Je salue ce principe tout comme sa manière de situer ses romans dans un environnement géographique bien défini. La promesse de l'océan m'avait donné envie d'aller à Erquy, ce que j'ai d'ailleurs eu l'occasion de faire peu de temps après avoir terminé le livre. Cette fois elle suscite un vif intérêt pour Manhattan-sur-Mer (comme l'appelle l'écrivain Christophe Ono-dit-Biot) à savoir Le Havre dont j'ignorais l'inscription au Patrimoine mondial de l’Unesco depuis 2005.
J'avais de la cité une image assez négative, comme pour toutes ces villes reconstruites avec une symétrie glaciale après les bombardements de la Seconde Guerre Mondiale. Et voilà que je me verrais bien scruter l'église Saint-Joseph qui me semble avoir été inspirée par l'Empire State building. Fruit de la collaboration avec l'artiste verrier, Marguerite Huré, elle s'élève majestueusement en bordure d'océan comme un phare culminant à 107 mètres.
C'est à Auguste Perret que l'on doit la reconstruction de la ville et on peut même visiter un appartement-témoin d'époque années cinquante au premier étage du 186 boulevard Clemenceau.

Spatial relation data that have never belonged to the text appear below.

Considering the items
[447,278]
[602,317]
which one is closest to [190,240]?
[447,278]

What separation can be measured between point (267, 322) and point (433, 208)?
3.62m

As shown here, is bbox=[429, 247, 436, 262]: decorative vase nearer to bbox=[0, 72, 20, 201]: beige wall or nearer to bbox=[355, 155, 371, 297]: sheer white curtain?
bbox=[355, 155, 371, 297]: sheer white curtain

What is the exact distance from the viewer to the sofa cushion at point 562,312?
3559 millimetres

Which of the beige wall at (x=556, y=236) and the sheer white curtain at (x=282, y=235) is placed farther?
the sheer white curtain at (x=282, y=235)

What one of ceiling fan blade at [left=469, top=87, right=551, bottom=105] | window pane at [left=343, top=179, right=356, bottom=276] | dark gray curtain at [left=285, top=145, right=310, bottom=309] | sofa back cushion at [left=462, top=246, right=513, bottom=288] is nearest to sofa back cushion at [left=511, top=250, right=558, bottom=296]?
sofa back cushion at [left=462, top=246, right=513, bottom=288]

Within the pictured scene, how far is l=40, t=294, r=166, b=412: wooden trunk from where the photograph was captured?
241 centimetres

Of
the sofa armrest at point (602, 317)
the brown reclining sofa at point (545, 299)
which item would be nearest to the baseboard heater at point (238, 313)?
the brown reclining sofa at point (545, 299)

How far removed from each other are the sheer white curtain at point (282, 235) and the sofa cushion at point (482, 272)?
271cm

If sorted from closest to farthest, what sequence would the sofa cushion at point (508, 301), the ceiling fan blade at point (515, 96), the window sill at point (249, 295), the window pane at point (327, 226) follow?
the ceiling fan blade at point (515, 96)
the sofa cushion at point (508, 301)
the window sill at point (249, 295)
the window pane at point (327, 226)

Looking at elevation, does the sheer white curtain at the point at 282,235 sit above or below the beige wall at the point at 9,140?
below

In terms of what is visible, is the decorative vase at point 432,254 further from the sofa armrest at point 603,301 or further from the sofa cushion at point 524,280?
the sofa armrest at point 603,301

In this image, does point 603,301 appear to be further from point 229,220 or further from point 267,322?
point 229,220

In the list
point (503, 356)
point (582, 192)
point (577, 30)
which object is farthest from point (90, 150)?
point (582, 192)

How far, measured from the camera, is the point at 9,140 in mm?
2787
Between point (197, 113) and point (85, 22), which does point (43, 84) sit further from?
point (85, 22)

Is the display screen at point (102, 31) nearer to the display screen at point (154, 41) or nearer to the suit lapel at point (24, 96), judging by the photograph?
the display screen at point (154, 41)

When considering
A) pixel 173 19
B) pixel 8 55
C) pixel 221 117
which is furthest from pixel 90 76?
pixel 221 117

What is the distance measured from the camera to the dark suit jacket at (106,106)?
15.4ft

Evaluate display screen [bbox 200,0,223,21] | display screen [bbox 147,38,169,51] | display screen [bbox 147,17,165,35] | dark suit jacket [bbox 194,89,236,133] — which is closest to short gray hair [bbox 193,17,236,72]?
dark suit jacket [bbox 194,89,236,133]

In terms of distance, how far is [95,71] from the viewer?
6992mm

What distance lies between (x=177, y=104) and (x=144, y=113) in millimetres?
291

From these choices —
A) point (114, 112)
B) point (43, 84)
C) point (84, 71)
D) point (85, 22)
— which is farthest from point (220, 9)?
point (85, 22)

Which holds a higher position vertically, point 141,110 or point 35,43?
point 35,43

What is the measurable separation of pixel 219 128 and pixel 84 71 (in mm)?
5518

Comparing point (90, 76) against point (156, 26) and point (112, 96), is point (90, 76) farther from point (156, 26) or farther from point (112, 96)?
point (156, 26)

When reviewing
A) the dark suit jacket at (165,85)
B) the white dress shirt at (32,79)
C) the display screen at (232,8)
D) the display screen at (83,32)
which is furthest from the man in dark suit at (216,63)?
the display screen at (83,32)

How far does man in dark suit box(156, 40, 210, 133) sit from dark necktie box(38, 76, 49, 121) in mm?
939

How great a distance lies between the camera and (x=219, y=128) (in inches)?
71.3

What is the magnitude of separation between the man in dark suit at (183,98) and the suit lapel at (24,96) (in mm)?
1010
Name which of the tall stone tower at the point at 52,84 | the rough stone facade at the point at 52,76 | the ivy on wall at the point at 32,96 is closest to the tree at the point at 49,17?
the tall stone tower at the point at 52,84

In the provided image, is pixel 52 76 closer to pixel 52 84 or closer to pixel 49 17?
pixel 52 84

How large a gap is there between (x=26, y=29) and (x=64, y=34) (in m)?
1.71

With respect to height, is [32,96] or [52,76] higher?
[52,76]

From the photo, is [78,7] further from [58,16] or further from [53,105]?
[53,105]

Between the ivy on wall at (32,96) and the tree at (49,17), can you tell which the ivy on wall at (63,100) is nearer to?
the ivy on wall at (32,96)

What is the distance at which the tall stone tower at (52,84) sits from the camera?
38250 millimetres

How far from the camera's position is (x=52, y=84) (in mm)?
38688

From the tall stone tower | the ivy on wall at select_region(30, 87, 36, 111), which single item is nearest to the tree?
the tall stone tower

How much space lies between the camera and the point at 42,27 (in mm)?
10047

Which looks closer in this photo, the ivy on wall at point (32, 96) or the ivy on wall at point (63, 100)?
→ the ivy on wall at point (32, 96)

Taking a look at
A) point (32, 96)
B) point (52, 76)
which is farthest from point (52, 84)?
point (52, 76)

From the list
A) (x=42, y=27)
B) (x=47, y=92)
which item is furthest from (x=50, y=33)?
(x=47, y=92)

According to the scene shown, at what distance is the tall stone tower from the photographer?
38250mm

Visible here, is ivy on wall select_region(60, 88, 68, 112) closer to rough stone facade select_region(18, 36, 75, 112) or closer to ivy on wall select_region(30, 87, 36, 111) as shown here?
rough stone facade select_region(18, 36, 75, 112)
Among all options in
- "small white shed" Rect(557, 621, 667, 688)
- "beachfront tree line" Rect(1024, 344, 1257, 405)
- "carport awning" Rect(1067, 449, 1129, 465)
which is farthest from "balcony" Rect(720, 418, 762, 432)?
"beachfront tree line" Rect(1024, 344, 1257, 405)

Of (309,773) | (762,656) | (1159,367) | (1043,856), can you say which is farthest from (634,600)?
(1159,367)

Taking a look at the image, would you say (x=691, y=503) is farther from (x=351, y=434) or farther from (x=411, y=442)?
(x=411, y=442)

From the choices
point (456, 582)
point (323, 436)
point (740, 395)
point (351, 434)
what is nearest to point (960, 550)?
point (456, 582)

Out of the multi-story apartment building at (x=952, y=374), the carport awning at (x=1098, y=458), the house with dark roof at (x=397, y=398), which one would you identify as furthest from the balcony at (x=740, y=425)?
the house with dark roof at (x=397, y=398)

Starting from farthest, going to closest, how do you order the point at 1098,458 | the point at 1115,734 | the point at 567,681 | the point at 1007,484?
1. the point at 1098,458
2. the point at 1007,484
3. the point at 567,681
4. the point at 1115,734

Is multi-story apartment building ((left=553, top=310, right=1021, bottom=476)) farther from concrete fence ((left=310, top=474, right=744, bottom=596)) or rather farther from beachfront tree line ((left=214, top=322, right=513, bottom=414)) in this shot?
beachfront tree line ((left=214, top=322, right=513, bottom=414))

Sur ce même boulevard on découvrira une des premières collections impressionnistes de France (Boudin, Monet, Renoir, Sisley, Pissarro, Degas ...) au MuMa, dans une architecture moderne laissant pénétrer la lumière naturelle de l’estuaire. Il faut savoir que Monet a peint au Havre Impression de Soleil levant qui a donné son nom au mouvement pictural. Raoul Dufy a aussi puisé une forte inspiration dans cette ville.
Je m'étonne de n'avoir jamais assisté à une première au Volcan (que je cite régulièrement dans mes chroniques théâtrales et dont Françoise Bourdin m'apprend le surnom de "pot de yaourt" ). D’abord Maison de la Culture (la première créée par André Malraux en 1961), ce bâtiment conçu par l'architecte brésilien Oscar Niemeyer est aujourd’hui une des plus importantes scènes nationales en France.
Le Havre a séduit de nombreux cinéastes (comme Aki Kaurismäki ) et beaucoup d'écrivains y ont planté leur décor. Une promenade littéraire, inaugurée en septembre 2014, atteste de cette inspiration artistique de Linda Lê à Maylis de Kerangal, en passant par Julia Deck.
Je flânerais volontiers dans les Jardins Suspendus et je me sens prête à aller boire un verre à Sainte-Adresse dans ce café joliment nommé Au Bout du monde (p. 49) et qui existe dans la réalité. On peut faire confiance à Françoise. Elle a toujours de bonnes recommandations à faire.
Face à la mer n'est pas un guide touristique. C'est un (vrai) roman qui a toutes les qualités qu'on aime chez cette auteure populaire (ce n'est pas ironique de ma part) : un sujet qui interroge, des personnages au caractère bien trempé mais qui se trouvent à un tournant de leur vie, une famille un peu compliquée, un décor qui a un rôle à jouer.
Mathieu tient une librairie indépendante depuis plus de vingt ans. Il a consacré sa vie à son entreprise, et le succès est là. Un divorce l'a empêché de voir grandir sa fille, Angélique. Mais sa fille est de retour depuis quelque temps et c'est elle d'ailleurs qui intervient quand son père décide de tout plaquer. Malgré sa jeunesse et son manque d'expérience, elle décide de veiller sur la librairie et de motiver chaque jour les employés, quitte à négliger ses études.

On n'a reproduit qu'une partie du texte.